Given a list of strings, group the anagrams together. Return any order of groups.

Function signature

func GroupAnagrams(strs []string) [][]string

Inputs / outputs

• strs: slice of lowercase strings.
• Return: groups of anagrams.

Example

strs = ["eat","tea","tan","ate","nat","bat"]
Output: [["eat","tea","ate"],["tan","nat"],["bat"]]

Constraints

• 0 <= len(strs) <= 100_000
• Each string length <= 100
• Strings contain only lowercase letters.

Core idea (near-solution)

Anagrams share the same character count signature. Use a 26-count key for each string and group by that key.

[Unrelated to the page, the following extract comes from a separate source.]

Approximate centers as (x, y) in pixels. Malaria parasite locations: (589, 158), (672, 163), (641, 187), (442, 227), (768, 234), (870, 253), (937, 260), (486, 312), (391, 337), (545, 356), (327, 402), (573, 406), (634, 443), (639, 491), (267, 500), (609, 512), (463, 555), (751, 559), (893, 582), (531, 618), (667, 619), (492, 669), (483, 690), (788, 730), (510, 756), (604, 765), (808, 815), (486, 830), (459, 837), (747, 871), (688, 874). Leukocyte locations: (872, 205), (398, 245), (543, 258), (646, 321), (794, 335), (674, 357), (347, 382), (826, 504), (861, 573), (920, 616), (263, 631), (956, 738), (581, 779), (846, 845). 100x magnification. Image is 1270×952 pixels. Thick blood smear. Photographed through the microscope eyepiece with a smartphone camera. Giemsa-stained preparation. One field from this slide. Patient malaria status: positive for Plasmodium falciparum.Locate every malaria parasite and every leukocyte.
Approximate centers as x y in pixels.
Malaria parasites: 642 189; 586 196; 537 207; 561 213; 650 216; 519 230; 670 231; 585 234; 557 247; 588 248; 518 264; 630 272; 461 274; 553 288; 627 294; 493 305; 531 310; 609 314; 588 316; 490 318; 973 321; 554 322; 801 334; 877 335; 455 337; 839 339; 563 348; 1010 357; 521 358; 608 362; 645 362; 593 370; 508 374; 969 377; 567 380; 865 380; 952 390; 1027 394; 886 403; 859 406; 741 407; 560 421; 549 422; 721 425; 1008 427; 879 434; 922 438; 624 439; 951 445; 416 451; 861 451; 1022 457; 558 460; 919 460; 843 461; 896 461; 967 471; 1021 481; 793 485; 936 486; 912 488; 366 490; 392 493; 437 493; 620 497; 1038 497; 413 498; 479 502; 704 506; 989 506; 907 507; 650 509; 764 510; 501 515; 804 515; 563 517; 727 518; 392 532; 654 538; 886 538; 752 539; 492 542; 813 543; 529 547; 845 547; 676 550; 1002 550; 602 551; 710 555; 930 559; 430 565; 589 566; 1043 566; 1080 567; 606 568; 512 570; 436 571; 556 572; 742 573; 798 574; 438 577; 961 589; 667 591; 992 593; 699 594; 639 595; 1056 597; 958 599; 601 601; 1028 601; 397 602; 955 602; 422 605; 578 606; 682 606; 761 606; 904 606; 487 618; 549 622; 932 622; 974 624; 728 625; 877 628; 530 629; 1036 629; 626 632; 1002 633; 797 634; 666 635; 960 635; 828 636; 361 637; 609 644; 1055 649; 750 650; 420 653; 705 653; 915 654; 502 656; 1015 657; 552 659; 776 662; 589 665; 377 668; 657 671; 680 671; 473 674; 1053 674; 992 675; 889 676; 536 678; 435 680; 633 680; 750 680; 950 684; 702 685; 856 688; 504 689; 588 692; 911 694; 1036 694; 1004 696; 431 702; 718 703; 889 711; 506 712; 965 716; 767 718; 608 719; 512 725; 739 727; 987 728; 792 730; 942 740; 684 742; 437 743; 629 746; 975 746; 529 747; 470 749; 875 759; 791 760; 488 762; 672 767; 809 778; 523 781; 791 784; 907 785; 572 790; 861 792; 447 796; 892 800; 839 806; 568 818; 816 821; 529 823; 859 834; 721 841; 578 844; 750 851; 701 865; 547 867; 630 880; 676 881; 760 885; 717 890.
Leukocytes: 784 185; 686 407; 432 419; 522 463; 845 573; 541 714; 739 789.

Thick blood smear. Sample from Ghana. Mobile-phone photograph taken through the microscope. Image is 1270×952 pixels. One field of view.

Invariant: all strings with identical signatures belong to the same group.

Algorithm (step-by-step)

1. For each string, build a 26-count array.
2. Convert the count array into a unique key (e.g., with separators).
3. Append the string to the group for that key.
4. Return all groups.

Correctness sketch

• Invariant: all strings with identical signatures belong to the same group.
• The map counts/associations are updated consistently per element.
• Lookups use this exact state, so decisions are based on full prior data.
• Therefore the result is correct for the entire input.

Trace (hand walkthrough)

Example input:
strs = ["eat","tea","tan","ate","nat","bat"]
Output: [["eat","tea","ate"],["tan","nat"],["bat"]]

Walk:
- sort keys: eat/tea/ate -> "aet" group
- tan/nat -> "ant" group
- bat -> "abt" group

Pitfalls to avoid

• Using a key that can collide (must separate counts clearly).
• Forgetting that empty strings are valid and should be grouped.

Complexity

• Time: O(total characters)
• Extra space: O(total characters).

Implementation notes (Go)

• Use a sorted string or 26-count signature as the key.
• For count keys, build with a strings.Builder to avoid allocations.